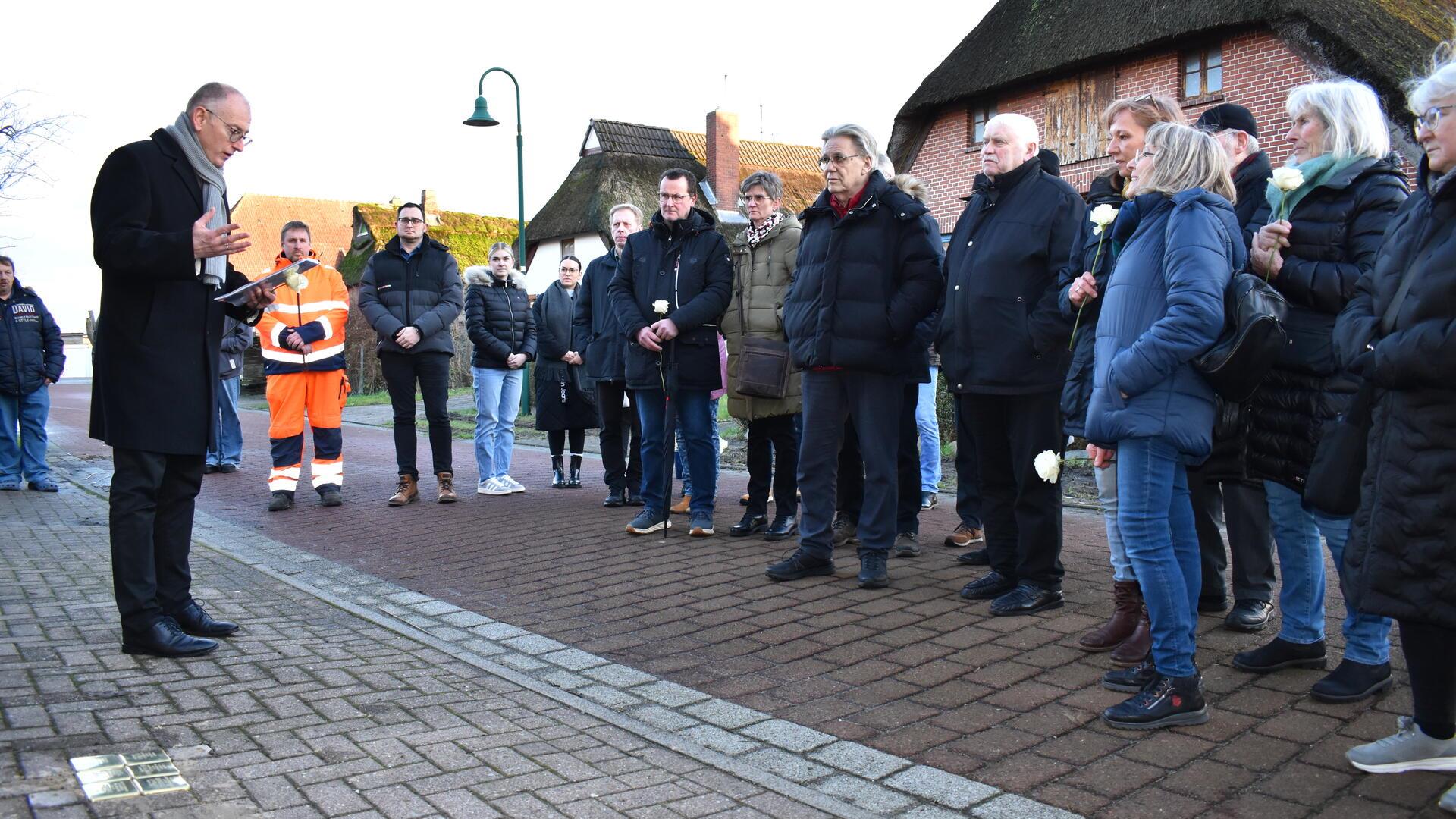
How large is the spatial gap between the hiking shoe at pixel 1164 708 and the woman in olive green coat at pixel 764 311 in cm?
342

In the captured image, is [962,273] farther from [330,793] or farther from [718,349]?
[330,793]

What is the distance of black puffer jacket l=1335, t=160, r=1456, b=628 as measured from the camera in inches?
114

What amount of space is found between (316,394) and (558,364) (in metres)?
2.00

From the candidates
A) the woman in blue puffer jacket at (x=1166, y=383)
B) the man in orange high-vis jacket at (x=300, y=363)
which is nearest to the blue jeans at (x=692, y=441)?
the man in orange high-vis jacket at (x=300, y=363)

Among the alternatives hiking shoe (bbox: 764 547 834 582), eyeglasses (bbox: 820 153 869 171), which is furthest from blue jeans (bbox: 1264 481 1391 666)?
eyeglasses (bbox: 820 153 869 171)

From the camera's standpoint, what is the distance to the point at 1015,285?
511 centimetres

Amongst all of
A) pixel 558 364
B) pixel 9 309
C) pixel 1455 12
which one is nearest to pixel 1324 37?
pixel 1455 12

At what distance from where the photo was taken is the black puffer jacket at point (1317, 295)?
396cm

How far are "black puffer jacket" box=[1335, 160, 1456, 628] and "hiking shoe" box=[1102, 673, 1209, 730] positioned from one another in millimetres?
654

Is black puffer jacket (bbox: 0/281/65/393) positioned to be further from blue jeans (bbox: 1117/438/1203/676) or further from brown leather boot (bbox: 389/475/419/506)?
blue jeans (bbox: 1117/438/1203/676)

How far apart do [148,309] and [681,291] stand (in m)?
3.33

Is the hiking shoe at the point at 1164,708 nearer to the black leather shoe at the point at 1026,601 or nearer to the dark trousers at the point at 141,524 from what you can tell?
the black leather shoe at the point at 1026,601

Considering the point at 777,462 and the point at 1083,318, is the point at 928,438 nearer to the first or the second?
the point at 777,462

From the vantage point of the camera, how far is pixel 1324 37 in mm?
16312
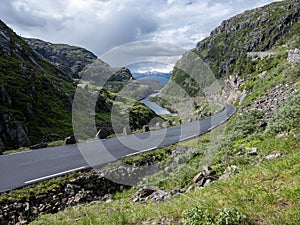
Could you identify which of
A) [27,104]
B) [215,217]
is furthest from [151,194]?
[27,104]

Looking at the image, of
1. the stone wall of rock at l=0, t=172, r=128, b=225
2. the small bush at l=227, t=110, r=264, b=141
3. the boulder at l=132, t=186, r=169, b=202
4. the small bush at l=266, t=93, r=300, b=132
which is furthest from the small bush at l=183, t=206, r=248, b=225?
the small bush at l=227, t=110, r=264, b=141

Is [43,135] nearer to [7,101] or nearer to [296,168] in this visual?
[7,101]

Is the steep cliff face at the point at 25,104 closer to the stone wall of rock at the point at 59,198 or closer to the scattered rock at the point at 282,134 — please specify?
the stone wall of rock at the point at 59,198

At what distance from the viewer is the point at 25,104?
47.1 m

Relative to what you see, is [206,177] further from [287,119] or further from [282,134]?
[287,119]

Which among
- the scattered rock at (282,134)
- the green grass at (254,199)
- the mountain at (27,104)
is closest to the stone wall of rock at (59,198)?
the green grass at (254,199)

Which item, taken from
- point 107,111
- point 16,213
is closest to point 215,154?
point 16,213

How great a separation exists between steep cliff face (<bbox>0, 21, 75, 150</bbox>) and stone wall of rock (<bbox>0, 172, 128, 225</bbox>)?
23902 mm

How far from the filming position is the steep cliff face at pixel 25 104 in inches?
1444

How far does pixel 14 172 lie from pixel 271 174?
471 inches

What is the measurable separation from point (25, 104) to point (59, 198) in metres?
41.6

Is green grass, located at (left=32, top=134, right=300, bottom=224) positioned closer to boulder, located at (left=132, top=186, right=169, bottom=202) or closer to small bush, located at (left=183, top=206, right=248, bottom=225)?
small bush, located at (left=183, top=206, right=248, bottom=225)

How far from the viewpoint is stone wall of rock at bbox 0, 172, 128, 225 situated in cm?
894

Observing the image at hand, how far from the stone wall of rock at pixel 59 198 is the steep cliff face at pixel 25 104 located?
78.4 ft
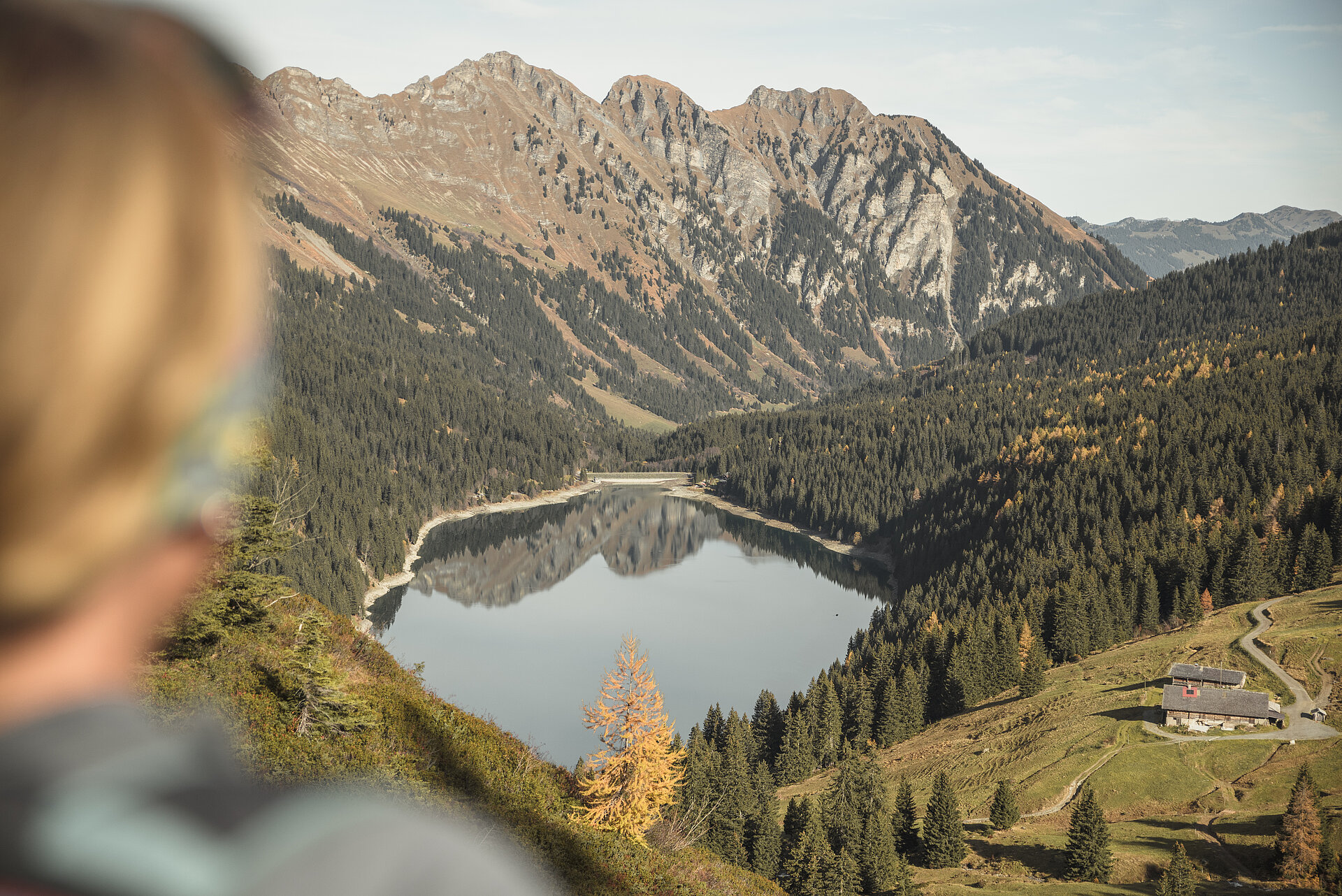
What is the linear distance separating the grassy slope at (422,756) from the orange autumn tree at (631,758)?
10.1ft

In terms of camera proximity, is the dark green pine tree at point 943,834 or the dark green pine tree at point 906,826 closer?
the dark green pine tree at point 943,834

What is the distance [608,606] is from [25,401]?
121651 millimetres

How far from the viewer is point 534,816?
52.7 feet

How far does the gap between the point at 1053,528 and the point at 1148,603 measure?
34.2 meters

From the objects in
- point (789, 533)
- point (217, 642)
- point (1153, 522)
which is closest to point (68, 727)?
point (217, 642)

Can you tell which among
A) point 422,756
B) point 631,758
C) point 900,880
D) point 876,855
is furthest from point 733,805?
point 422,756

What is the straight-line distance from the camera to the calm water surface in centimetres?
8562

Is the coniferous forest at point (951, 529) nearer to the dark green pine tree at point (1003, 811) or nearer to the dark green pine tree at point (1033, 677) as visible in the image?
the dark green pine tree at point (1033, 677)

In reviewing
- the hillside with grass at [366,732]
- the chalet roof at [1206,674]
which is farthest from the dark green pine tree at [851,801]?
the hillside with grass at [366,732]

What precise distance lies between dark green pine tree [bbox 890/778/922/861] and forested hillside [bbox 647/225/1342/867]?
12.9ft

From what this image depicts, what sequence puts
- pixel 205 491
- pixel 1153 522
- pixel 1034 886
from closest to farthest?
pixel 205 491, pixel 1034 886, pixel 1153 522

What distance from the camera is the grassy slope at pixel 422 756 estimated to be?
47.6 feet

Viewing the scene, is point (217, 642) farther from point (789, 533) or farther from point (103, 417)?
point (789, 533)

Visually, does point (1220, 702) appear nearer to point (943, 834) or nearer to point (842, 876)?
point (943, 834)
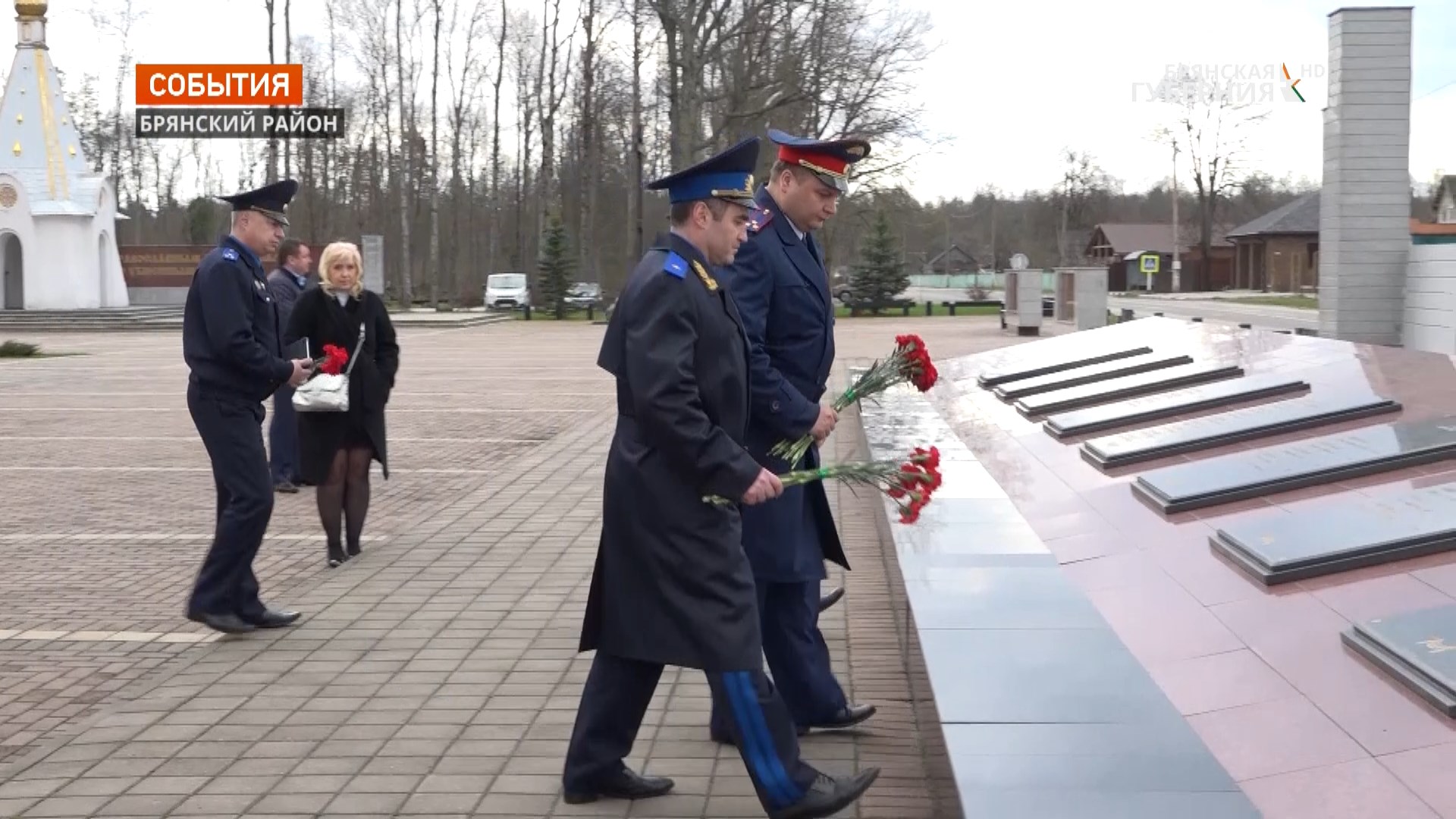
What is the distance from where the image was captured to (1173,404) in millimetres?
8930

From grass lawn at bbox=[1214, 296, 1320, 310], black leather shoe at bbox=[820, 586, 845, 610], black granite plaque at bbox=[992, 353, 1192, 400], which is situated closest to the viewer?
black leather shoe at bbox=[820, 586, 845, 610]

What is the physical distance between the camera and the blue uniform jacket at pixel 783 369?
188 inches

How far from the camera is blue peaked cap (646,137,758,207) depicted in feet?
13.5

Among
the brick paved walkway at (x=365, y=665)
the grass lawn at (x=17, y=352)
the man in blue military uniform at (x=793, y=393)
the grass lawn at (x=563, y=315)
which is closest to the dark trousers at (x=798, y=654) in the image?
the man in blue military uniform at (x=793, y=393)

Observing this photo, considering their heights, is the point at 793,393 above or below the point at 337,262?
below

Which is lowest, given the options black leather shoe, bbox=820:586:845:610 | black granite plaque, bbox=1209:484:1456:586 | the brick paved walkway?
the brick paved walkway

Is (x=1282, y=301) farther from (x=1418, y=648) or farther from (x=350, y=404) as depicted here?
(x=1418, y=648)

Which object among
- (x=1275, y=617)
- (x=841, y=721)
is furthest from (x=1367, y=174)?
(x=841, y=721)

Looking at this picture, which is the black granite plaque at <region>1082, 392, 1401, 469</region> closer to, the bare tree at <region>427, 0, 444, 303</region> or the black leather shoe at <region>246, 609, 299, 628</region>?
the black leather shoe at <region>246, 609, 299, 628</region>

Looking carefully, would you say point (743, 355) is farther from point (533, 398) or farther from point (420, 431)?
point (533, 398)

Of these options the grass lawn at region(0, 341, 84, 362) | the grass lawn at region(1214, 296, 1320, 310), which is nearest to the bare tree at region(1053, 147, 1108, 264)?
the grass lawn at region(1214, 296, 1320, 310)

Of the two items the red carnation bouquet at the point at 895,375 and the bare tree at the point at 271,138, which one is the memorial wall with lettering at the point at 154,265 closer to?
the bare tree at the point at 271,138

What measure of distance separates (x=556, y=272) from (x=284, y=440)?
41832mm

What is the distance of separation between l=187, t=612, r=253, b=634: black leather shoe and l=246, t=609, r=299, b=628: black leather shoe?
0.24 feet
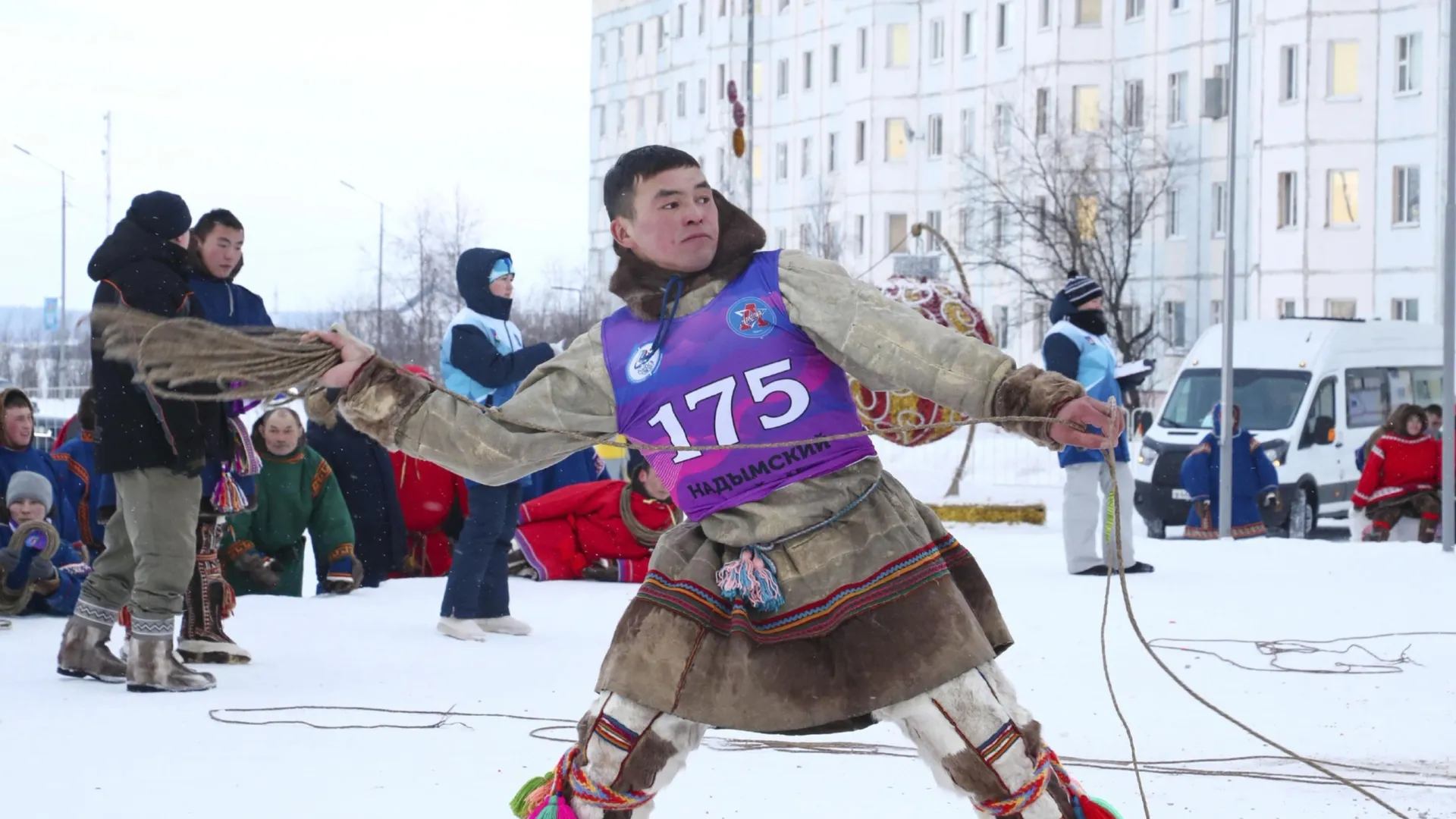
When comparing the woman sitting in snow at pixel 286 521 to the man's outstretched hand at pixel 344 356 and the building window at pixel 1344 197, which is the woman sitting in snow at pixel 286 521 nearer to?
the man's outstretched hand at pixel 344 356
++++++
Arbeitsauftrag
Überführe alles von der Zeile mit "What measure of" bis zum Ende der Einträge in eine JSON-Liste von Zeichenketten mit je einem Eintrag pro Zeile und ohne Leerzeilen. Lass die Bilder in der Antwort weg.

Übungslösung
[
  "What measure of distance separates (x=556, y=272) from (x=284, y=440)?",
  "41832mm",
  "What is the distance of separation between l=187, t=612, r=253, b=634: black leather shoe and l=246, t=609, r=299, b=628: black leather shoe?",
  "0.24 feet",
  "When comparing the woman sitting in snow at pixel 286 521 to the man's outstretched hand at pixel 344 356 and the building window at pixel 1344 197, which is the woman sitting in snow at pixel 286 521 nearer to?",
  "the man's outstretched hand at pixel 344 356"
]